To test our hypotheses, we use the 2020 American Values Survey by PRRI, a random sample of 2,538 adults (age eighteen and up) living in the United States, including all fifty states and the District of Columbia. Interviews were mostly conducted online using a self-administered design in both Spanish and English between September 9 and September 22, 2020.3

This survey provides a few items that allow for the systematic assessment of the relation between religion and a belief in conspiracy theories. The survey includes one COVID-19 conspiracy theory question applied to half of the sample (1,285 cases) and serves as our dependent variable: “Which of these two statements do you think is most likely to be true? (1) The coronavirus was developed intentionally by scientists in a lab (2) The coronavirus developed naturally.”4 Americans are evenly divided on this question (50 percent vs. 49 percent, respectively). Because of the binary nature of our dependent variable, we use logit regression models and control for political variables as well as personal demographic and socioeconomic characteristics.5

Our key independent variable is religious affiliation. PRRI uses an identity measure to distinguish among Protestants, asking if they are born-again or evangelical Protestants or not. This is not the same as classifying their denominational affiliation, but analyses using either measure tend to return quite similar results (Burge and Lewis 2018). PRRI data show that the largest shares of religiously affiliated Americans are Christians, with 22 percent evangelical Protestants (13 percent white, 9 percent of color), 25 percent nonevangelical Protestants (17 percent white, 8 percent of color), 17 percent Catholics (10 percent white, 6 percent Hispanic, 1 percent all other of color), and 1 percent other Christians, including Latter-day Saints and Orthodox Christians. The rest of religiously affiliated Americans belong to non-Christian groups, which make up 9 percent of all religious groups, including Jewish, Muslim, Buddhist, and Hindu Americans as well as Americans who identify with other religions. One in four (25 percent) Americans identify as religiously unaffiliated. The survey also asks for religious service attendance. About one in four (27 percent) Americans reported they attend religious services either at least once a week or more, 21 percent indicated once or twice a month or a few times a year, and 52 percent said seldom or never.

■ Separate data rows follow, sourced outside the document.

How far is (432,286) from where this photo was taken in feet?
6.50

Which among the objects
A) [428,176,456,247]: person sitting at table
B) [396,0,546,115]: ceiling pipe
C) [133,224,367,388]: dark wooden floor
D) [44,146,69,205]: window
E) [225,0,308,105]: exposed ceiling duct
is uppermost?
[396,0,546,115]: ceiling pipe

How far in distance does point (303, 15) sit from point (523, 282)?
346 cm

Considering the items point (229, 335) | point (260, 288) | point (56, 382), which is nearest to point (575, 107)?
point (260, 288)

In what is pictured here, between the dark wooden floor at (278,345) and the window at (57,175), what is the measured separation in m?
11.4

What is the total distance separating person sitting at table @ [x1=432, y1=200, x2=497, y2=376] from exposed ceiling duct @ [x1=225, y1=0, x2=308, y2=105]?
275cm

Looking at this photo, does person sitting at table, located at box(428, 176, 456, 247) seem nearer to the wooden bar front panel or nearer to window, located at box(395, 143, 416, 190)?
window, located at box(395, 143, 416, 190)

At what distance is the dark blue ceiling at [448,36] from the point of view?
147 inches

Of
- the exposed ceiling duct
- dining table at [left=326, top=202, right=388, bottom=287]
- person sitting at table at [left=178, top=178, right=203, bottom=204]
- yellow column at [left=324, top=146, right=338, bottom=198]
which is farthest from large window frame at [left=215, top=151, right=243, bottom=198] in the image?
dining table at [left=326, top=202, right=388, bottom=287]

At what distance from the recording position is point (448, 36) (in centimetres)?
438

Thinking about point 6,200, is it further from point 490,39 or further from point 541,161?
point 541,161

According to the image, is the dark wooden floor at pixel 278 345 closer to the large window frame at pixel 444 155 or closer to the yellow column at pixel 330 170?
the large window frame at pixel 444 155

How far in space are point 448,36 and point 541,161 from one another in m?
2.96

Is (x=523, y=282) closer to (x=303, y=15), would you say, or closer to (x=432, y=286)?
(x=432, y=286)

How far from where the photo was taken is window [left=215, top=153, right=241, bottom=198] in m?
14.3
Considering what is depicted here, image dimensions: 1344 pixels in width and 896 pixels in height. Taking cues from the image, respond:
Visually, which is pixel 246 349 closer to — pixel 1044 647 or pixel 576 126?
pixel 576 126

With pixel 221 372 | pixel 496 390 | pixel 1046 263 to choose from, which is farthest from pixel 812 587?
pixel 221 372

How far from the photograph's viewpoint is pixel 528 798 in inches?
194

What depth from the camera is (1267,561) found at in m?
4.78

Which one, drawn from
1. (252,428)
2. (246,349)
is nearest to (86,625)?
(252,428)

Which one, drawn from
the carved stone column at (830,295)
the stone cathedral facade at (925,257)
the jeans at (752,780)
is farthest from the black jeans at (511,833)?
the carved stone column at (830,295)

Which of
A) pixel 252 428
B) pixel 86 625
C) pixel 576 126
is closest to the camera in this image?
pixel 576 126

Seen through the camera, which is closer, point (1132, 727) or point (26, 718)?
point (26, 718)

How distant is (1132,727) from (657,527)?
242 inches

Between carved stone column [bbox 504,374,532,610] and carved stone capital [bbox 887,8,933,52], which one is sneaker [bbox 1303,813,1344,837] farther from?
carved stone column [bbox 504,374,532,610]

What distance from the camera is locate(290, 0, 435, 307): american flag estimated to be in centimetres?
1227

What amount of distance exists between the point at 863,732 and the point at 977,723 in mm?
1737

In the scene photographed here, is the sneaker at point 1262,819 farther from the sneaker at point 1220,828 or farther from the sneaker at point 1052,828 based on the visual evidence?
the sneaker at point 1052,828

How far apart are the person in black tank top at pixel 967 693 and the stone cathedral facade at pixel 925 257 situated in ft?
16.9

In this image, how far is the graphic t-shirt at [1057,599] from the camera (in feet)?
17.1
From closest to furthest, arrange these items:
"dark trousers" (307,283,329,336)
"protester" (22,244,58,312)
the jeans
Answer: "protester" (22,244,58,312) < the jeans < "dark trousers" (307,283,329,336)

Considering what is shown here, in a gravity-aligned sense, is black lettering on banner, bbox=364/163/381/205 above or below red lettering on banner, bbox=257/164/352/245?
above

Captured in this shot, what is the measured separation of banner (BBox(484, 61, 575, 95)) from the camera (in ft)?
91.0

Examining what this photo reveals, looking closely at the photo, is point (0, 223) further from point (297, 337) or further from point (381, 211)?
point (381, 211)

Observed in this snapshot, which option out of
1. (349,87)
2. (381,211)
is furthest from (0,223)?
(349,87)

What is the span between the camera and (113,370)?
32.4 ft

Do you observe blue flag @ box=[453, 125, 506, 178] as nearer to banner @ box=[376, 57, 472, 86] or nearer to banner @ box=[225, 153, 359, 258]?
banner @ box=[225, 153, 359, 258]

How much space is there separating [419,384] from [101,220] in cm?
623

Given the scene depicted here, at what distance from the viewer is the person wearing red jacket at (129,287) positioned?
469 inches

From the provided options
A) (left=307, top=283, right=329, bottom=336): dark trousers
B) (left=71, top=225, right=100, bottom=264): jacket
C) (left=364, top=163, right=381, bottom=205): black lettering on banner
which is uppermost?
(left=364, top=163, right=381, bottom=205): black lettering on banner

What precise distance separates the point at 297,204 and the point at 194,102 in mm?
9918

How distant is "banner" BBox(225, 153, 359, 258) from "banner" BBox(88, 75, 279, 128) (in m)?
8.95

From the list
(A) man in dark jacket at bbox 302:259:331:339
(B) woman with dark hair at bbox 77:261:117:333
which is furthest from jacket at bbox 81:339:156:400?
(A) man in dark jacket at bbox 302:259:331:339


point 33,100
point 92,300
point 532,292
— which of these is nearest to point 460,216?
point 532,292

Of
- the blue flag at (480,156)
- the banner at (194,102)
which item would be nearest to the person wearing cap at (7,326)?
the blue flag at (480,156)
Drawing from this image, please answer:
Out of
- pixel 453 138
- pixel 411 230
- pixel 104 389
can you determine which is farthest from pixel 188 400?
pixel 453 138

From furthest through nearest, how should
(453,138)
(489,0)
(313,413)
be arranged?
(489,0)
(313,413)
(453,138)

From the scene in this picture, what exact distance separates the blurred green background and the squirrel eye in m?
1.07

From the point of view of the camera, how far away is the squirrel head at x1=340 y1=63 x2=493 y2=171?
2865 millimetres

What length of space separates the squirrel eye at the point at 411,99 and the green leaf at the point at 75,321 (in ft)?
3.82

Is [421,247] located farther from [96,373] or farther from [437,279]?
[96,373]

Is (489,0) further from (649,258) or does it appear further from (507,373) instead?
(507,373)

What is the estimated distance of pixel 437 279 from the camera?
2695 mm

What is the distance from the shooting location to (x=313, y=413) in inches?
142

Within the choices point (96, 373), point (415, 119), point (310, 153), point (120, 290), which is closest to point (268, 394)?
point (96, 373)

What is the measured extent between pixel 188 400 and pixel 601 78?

Luckily, the survey includes a measure of magical thinking, asking if Americans completely agree, mostly agree, mostly disagree, or completely disagree with the following statement: “God always rewards those who have faith with good health and will protect them from being infected by the coronavirus.” This measure allows us to capture one of the ways magical thinking is associated with religious beliefs, that of divine intervention and protection, which projects feelings of control when in an uncontrollable situation—the pandemic (Ogden 2010).6 The belief that God will protect individuals from the coronavirus (magical thinking) could help them make sense of illogical occurrences, such as the possibility that a virus was manufactured in a lab. We also incorporate a proxy of Manichean thinking: “It is necessary to believe in God in order to be moral and have good values.” Manichean thinking is closely related to dogmatic thinking, particularly regarding what is good and what is not, and this measure captures the belief in a dogmatic view of requiring a specific belief to qualify as good. Those who agree with this statement will suggest black-and-white thinking. The more moral correctness religious individuals see in something, the more likely this affirms their thinking of God rewarding those who have faith and punishing those who do not (Friedman and Jack 2018). We acknowledge the limits of both measures of magical and Manichean thinking as they capture part of multidimensional concepts. About one in four (23 percent) Americans either completely or somewhat agree that God always rewards those who have faith and will protect them from the virus, and 39 percent completely or somewhat agree that it is necessary to believe in God in order to be moral and have good values.

Figure 2.1 Predicted Probability of Believing COVID-19 by Magical Thinking and by Manichean Thinking. Note: Results based on model 4 in the online appendix. Differences in mean predicted probabilities for magical thinking between completely agree and completely disagree as well as for Manichean thinking between all categories and completely disagree are statistically significant at p < 0.05. (Source: 2020 American Values Survey.)

In addition, we add variables to assess how support for Trump impacts conspiracy beliefs. The survey asks, “Do you strongly approve, somewhat approve, somewhat disapprove, or strongly disapprove of the job Donald Trump is doing as president?” Since most of Trump’s COVID-19 messaging to his supporters has been through Fox News, we add another variable that captures Americans who trust Fox News the most among television news sources to provide accurate information about politics and current events.

We also include an index of mistrust based on “not at all” responses to how much Americans trust various government officials and institutions to provide accurate information and advice regarding the ongoing coronavirus pandemic, including university research centers, Dr. Anthony Fauci, and then senator Joe Biden. We exclude trust in Donald Trump as this variable is highly correlated with Trump’s job approval (r = 0.80).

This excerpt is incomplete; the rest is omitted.